Training accuracy significantly decreases and doesn't go back up when loading from a checkpoint

I am training an encoder only transformer model that plays chess like a human, with two prediction heads that find logits over the board encoder. This is how I am saving the checkpoint:

state = {
        "step": step,
        "model_state_dict": model.state_dict(),
        "optimizer_state_dict": optimizer.state_dict(),
    }
    checkpoint_folder = f'{config_name}/{checkpoint_folder}'
    pathlib.Path(checkpoint_folder).mkdir(parents=True, exist_ok=True)
    filename = rating + "_step_" + step + ".pt"
    torch.save(state, os.path.join(checkpoint_folder, filename))

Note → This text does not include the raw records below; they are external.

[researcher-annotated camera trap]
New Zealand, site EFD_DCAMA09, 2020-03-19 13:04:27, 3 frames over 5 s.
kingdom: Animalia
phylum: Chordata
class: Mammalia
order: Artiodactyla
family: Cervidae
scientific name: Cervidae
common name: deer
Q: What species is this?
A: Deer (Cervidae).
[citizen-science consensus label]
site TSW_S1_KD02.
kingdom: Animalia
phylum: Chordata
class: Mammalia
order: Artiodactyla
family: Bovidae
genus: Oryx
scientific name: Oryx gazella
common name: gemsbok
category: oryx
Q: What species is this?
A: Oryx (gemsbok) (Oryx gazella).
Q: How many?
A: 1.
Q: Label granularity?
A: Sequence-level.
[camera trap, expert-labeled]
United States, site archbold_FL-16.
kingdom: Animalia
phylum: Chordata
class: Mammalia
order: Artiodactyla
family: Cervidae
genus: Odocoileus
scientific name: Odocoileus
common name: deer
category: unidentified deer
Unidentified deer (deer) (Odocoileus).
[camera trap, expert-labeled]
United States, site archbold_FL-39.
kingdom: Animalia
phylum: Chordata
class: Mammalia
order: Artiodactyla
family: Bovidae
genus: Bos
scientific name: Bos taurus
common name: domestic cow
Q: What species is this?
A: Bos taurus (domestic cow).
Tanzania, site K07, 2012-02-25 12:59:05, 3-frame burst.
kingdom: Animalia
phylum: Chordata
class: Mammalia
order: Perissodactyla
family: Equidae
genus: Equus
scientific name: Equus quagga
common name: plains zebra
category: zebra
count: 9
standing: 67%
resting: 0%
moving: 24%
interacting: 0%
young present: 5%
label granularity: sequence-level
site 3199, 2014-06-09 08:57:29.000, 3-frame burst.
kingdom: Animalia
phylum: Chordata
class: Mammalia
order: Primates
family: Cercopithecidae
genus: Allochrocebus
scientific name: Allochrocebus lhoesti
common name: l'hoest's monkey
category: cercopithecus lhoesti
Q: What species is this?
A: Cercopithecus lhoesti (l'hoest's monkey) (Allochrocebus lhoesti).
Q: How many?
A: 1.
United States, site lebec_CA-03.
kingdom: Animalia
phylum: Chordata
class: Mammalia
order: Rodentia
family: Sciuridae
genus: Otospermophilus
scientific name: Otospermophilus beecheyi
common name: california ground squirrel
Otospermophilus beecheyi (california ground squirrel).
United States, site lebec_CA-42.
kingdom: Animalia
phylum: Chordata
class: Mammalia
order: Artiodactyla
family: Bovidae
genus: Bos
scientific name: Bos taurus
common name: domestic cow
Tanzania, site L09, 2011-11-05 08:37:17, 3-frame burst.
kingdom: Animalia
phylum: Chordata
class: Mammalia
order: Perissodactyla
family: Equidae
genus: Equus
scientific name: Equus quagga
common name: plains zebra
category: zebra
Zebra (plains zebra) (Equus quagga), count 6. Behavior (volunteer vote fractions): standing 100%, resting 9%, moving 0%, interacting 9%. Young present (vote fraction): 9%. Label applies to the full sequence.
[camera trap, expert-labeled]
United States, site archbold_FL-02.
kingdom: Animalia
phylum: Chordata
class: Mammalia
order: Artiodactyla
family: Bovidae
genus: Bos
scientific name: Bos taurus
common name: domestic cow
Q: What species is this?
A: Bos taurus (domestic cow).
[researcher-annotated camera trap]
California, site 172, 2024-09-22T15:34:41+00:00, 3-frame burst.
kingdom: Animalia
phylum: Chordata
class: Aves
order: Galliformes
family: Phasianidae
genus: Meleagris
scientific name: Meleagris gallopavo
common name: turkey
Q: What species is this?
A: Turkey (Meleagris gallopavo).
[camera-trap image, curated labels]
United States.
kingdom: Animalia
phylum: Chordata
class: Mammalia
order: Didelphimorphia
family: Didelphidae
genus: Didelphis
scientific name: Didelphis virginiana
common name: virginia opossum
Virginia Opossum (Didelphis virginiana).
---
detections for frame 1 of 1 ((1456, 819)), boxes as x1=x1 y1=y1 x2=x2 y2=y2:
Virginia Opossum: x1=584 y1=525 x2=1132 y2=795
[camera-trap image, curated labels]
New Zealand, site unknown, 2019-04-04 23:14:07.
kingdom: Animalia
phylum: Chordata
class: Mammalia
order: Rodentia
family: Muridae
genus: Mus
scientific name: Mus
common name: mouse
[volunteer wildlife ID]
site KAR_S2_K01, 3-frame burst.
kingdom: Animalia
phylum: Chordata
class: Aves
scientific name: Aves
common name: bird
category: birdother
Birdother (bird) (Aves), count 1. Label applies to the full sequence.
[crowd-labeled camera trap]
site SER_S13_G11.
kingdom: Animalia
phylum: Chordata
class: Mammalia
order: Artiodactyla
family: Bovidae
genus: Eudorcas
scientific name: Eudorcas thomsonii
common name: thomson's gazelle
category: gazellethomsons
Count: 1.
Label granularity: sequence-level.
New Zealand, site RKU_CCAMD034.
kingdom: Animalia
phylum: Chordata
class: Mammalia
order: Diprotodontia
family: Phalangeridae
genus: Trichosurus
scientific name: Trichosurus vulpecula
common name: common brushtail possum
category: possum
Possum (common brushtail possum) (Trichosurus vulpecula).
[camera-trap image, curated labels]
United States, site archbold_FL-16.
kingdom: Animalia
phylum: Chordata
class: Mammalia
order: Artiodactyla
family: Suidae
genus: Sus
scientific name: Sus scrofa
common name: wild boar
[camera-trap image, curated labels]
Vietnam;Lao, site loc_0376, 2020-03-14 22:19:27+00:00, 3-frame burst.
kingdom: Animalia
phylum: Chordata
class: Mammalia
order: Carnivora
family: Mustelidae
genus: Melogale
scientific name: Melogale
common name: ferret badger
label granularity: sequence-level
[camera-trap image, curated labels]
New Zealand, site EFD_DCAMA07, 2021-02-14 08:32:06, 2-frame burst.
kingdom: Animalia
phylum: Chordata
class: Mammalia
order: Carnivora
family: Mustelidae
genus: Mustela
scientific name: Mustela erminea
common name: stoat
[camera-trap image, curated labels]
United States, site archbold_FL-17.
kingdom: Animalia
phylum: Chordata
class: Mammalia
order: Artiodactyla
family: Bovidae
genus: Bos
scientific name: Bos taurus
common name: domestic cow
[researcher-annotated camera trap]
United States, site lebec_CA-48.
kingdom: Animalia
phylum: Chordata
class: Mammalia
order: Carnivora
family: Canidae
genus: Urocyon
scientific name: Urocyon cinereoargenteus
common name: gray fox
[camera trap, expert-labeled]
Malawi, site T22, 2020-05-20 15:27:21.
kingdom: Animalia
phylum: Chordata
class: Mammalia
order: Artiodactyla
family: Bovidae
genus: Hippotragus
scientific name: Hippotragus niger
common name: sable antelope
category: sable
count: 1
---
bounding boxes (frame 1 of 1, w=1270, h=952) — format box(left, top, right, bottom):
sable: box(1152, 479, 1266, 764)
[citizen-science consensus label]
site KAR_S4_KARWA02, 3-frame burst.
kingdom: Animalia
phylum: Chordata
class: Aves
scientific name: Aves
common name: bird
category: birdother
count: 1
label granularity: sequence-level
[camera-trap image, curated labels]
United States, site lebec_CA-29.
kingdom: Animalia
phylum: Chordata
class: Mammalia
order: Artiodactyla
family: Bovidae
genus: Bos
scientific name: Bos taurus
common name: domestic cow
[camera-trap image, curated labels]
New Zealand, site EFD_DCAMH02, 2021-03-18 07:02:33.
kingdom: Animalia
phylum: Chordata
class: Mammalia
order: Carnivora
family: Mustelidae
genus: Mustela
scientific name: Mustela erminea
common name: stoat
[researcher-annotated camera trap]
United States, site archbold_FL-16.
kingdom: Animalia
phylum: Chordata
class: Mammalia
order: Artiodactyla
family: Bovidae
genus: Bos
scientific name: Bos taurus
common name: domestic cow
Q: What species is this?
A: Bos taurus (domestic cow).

and I load the checkpoint like this:

checkpoint = torch.load(
            CONFIG.CHECKPOINT_PATH,
            weights_only=True,
        )
        
        step = checkpoint['step']
        step = int(step)
        start_epoch = step//CONFIG.STEPS_PER_EPOCH + 1
        
        state_dict = checkpoint['model_state_dict']
        new_state_dict = {}
        for key, value in state_dict.items():
            new_key = key.replace('_orig_mod.', '')  # remove the '_orig_mod' prefix
            new_key = new_key.replace('module.', '')
            new_state_dict[new_key] = value
        model.load_state_dict(new_state_dict, strict=CONFIG.USE_STRICT)
        optimizer.load_state_dict(checkpoint["optimizer_state_dict"])

I tried validating the model after loading the checkpoint, and the accuracy is fine. But when I resume training for the model with model.train(), the accuracy drops a good 5-7% and it’s on the same dataset, the accuracy doesn’t go back up to what it was before pausing training either. After letting this checkpointed model train for some 500 steps, the validation accuracy decreases from where it started, which means that there is definitely something wrong with the model weights. The learning rate is also saved and loaded. I’ve looked at a few other issues related to this, and most people fixed it by finding a difference in their dataloader for training and validation, but nothing like this exists from my case. Could someone please help me with this, I’ve been stuck on this for a few days now and I’m pretty desperate for answers.

Could you explain why you are manipulating the state_dict before loading it?
Also, do you load it with the strict option or not? While strict=False has valid use cases you should not use it in case real errors were raised due to a mismatching key etc.

In the code that I sent above, strict=True, and I am manipulating the state dict because I was saving a model that was run with
torch.compile, and before I was testing it out with ddp, so I was stripping the prefix that pytorch was appending to each key. That shouldn’t make a difference to the state dict right?